= Supplied records =
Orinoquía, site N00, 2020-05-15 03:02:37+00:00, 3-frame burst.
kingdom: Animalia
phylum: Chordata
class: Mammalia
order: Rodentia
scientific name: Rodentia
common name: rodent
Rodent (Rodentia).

==

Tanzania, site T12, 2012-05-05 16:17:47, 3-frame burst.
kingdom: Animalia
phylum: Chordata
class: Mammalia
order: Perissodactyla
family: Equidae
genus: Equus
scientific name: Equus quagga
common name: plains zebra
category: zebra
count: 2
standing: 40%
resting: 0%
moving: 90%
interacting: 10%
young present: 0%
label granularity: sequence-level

= Exercise requirements =
Retype the entries above exactly, but only from the line containing "moving: 90%" through the line containing "label granularity: sequence-level", both included.

= Answer to this problem =
moving: 90%
interacting: 10%
young present: 0%
label granularity: sequence-level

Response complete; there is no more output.